Data items:
┌──

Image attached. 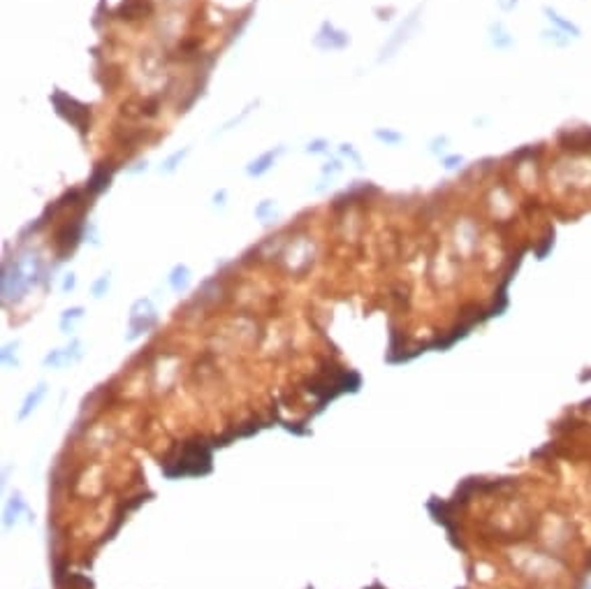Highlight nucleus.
<instances>
[{"mask_svg": "<svg viewBox=\"0 0 591 589\" xmlns=\"http://www.w3.org/2000/svg\"><path fill=\"white\" fill-rule=\"evenodd\" d=\"M214 443L204 441H188L181 445V455L174 462L162 464V476L167 478H183V476H206L211 471V450Z\"/></svg>", "mask_w": 591, "mask_h": 589, "instance_id": "obj_1", "label": "nucleus"}, {"mask_svg": "<svg viewBox=\"0 0 591 589\" xmlns=\"http://www.w3.org/2000/svg\"><path fill=\"white\" fill-rule=\"evenodd\" d=\"M46 394V385L44 383H40L37 388H33V392H28V397H26V402H23V408L19 411V420H26L30 415V411H35L37 408V404L42 402V397Z\"/></svg>", "mask_w": 591, "mask_h": 589, "instance_id": "obj_2", "label": "nucleus"}, {"mask_svg": "<svg viewBox=\"0 0 591 589\" xmlns=\"http://www.w3.org/2000/svg\"><path fill=\"white\" fill-rule=\"evenodd\" d=\"M21 510H26V504H23V499H21V494H14L12 497V501H10V506H7V510H5V527H10L12 524V517H19V513Z\"/></svg>", "mask_w": 591, "mask_h": 589, "instance_id": "obj_3", "label": "nucleus"}, {"mask_svg": "<svg viewBox=\"0 0 591 589\" xmlns=\"http://www.w3.org/2000/svg\"><path fill=\"white\" fill-rule=\"evenodd\" d=\"M170 281H172V288H174V290H183V288L188 286V269H185V267H176Z\"/></svg>", "mask_w": 591, "mask_h": 589, "instance_id": "obj_4", "label": "nucleus"}, {"mask_svg": "<svg viewBox=\"0 0 591 589\" xmlns=\"http://www.w3.org/2000/svg\"><path fill=\"white\" fill-rule=\"evenodd\" d=\"M105 288H107V276H102L100 281L96 283V297H100V292L105 290Z\"/></svg>", "mask_w": 591, "mask_h": 589, "instance_id": "obj_5", "label": "nucleus"}, {"mask_svg": "<svg viewBox=\"0 0 591 589\" xmlns=\"http://www.w3.org/2000/svg\"><path fill=\"white\" fill-rule=\"evenodd\" d=\"M63 288H65V290H72V288H75V278H72V274H70V278L65 281V286H63Z\"/></svg>", "mask_w": 591, "mask_h": 589, "instance_id": "obj_6", "label": "nucleus"}]
</instances>
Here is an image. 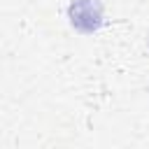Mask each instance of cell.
<instances>
[{
	"label": "cell",
	"mask_w": 149,
	"mask_h": 149,
	"mask_svg": "<svg viewBox=\"0 0 149 149\" xmlns=\"http://www.w3.org/2000/svg\"><path fill=\"white\" fill-rule=\"evenodd\" d=\"M70 23L81 33H93L102 23V5L98 0H72L68 7Z\"/></svg>",
	"instance_id": "cell-1"
}]
</instances>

└──

Requirements: Report each line of the data above that contains the string "label", copying every such line in full.

The output:
[{"mask_svg": "<svg viewBox=\"0 0 591 589\" xmlns=\"http://www.w3.org/2000/svg\"><path fill=\"white\" fill-rule=\"evenodd\" d=\"M214 443L204 441H188L181 445V455L174 462L162 464V476L167 478H183V476H206L211 471V450Z\"/></svg>", "mask_w": 591, "mask_h": 589, "instance_id": "obj_1", "label": "nucleus"}, {"mask_svg": "<svg viewBox=\"0 0 591 589\" xmlns=\"http://www.w3.org/2000/svg\"><path fill=\"white\" fill-rule=\"evenodd\" d=\"M46 394V385L44 383H40L37 388H33V392H28V397H26V402H23V408L19 411V420H26L30 415V411H35L37 408V404L42 402V397Z\"/></svg>", "mask_w": 591, "mask_h": 589, "instance_id": "obj_2", "label": "nucleus"}, {"mask_svg": "<svg viewBox=\"0 0 591 589\" xmlns=\"http://www.w3.org/2000/svg\"><path fill=\"white\" fill-rule=\"evenodd\" d=\"M21 510H26V504H23V499H21V494H14L12 497V501H10V506H7V510H5V527H10L12 524V517H19V513Z\"/></svg>", "mask_w": 591, "mask_h": 589, "instance_id": "obj_3", "label": "nucleus"}, {"mask_svg": "<svg viewBox=\"0 0 591 589\" xmlns=\"http://www.w3.org/2000/svg\"><path fill=\"white\" fill-rule=\"evenodd\" d=\"M170 281H172V288H174V290H183V288L188 286V269H185V267H176Z\"/></svg>", "mask_w": 591, "mask_h": 589, "instance_id": "obj_4", "label": "nucleus"}, {"mask_svg": "<svg viewBox=\"0 0 591 589\" xmlns=\"http://www.w3.org/2000/svg\"><path fill=\"white\" fill-rule=\"evenodd\" d=\"M105 288H107V276H102L100 281L96 283V297H100V292L105 290Z\"/></svg>", "mask_w": 591, "mask_h": 589, "instance_id": "obj_5", "label": "nucleus"}, {"mask_svg": "<svg viewBox=\"0 0 591 589\" xmlns=\"http://www.w3.org/2000/svg\"><path fill=\"white\" fill-rule=\"evenodd\" d=\"M63 288H65V290H72V288H75V278H72V274H70V278L65 281V286H63Z\"/></svg>", "mask_w": 591, "mask_h": 589, "instance_id": "obj_6", "label": "nucleus"}]
	"label": "cell",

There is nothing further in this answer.